[Text block]
################
By Felicity Clarke, Senior Reporter

RIO DE JANEIRO – The build up rumble of drums that will culminate in Carnival is well under way, as Rio’s streets become the venue for the exhilarating samba rhythms pounded out by the city’s “blocos”. Blocos are the musical street parades that for some, are a fun alternative to paying the high prices of watching Carnival in the Sambodromo, or for those who just enjoy the weeks of pre-parties, that defines the Carnival experience.

The crowd enjoying the bloco in Centro´s Praça XV, photo by Rodrigo Soldon/Flickr Creative Commons License.
The crowd enjoying the bloco in Centro´s Praça XV, photo by Rodrigo Soldon/Flickr Creative Commons License.

The biggest bloco is reportedly the Cordão do Bola Preta, that attracts some 200,000 people to downtown Rio. The second biggest is Monobloco that attracts 80,000 people at Copacabana Beach.
################
[Your tasks]
• 1. In the text on Rio's blocos, swap "downtown Rio" for "central Rio" and give the stretch from "The biggest bloco" through "at Copacabana Beach.".
• 2. Answer these questions from the text on Rio's blocos.
(a) Where would you pay high prices to watch Carnival?
(b) Which bloco is reportedly the biggest?
(c) How many people does Monobloco attract?
The entries that follow are not needed for anything here.

[Data]
################
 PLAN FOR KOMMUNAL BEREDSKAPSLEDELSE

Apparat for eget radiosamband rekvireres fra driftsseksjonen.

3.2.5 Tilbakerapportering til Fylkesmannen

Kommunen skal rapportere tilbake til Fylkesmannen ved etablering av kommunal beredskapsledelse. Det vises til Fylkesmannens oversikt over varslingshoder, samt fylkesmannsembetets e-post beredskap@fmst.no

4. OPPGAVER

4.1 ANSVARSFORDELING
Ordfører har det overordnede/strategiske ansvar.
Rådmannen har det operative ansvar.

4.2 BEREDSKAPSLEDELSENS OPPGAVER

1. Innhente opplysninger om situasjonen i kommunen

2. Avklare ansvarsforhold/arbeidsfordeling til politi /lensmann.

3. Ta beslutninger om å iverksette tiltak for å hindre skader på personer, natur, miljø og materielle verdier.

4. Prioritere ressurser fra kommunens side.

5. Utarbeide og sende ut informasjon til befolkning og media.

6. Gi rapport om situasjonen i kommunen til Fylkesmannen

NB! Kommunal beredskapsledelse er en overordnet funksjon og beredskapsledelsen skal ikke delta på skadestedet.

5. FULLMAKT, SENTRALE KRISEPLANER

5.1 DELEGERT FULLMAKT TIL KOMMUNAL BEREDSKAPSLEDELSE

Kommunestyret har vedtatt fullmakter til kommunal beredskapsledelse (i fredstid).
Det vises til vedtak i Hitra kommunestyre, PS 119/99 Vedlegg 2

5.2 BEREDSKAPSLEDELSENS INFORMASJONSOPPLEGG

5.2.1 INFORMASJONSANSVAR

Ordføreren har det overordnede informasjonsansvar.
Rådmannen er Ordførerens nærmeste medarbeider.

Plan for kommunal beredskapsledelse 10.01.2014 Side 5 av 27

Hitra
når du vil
################
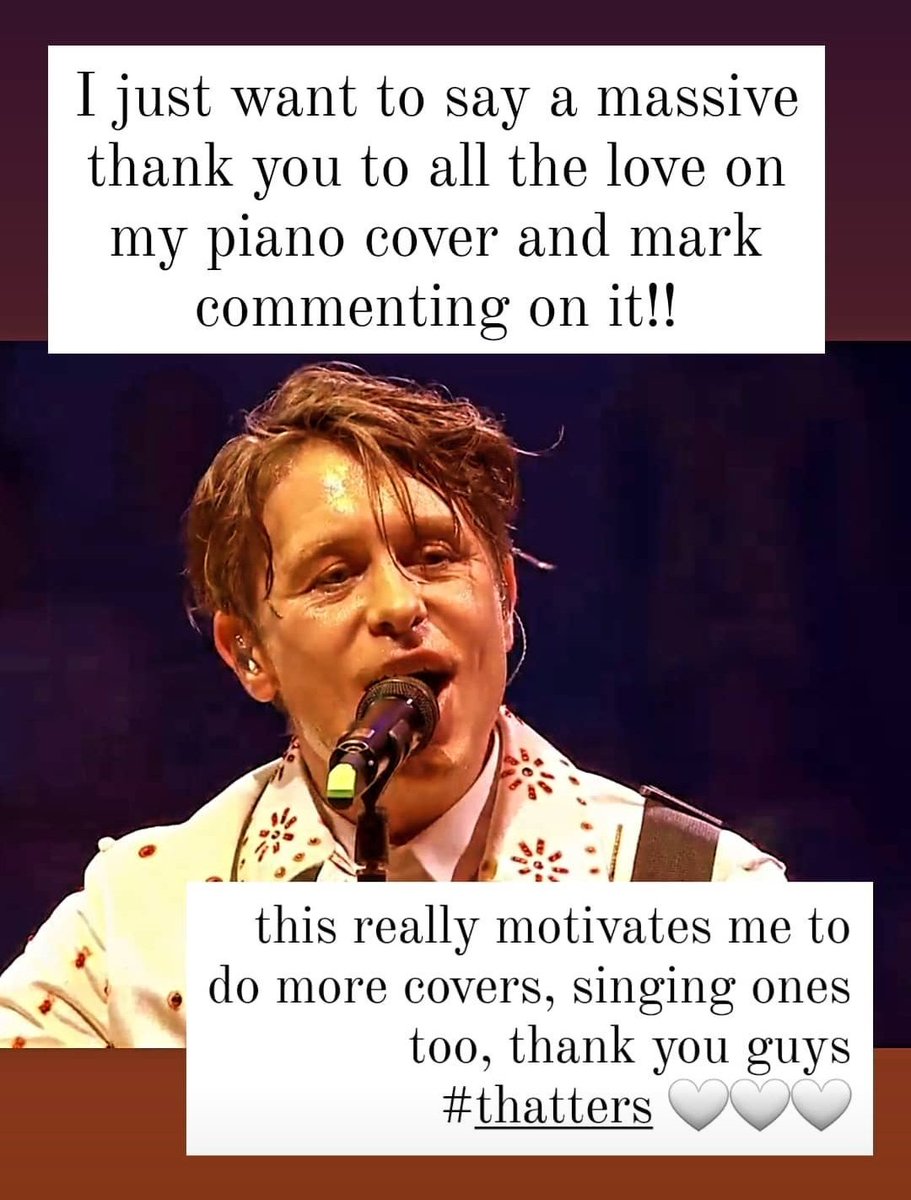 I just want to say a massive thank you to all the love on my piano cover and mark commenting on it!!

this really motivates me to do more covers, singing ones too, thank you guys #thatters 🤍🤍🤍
################
[Answers for each item]
• 1.
The biggest bloco is reportedly the Cordão do Bola Preta, that attracts some 200,000 people to central Rio. The second biggest is Monobloco that attracts 80,000 people at Copacabana Beach.

• 2.
(a) The Sambodromo
(b) The Cordão do Bola Preta
(c) 80,000 people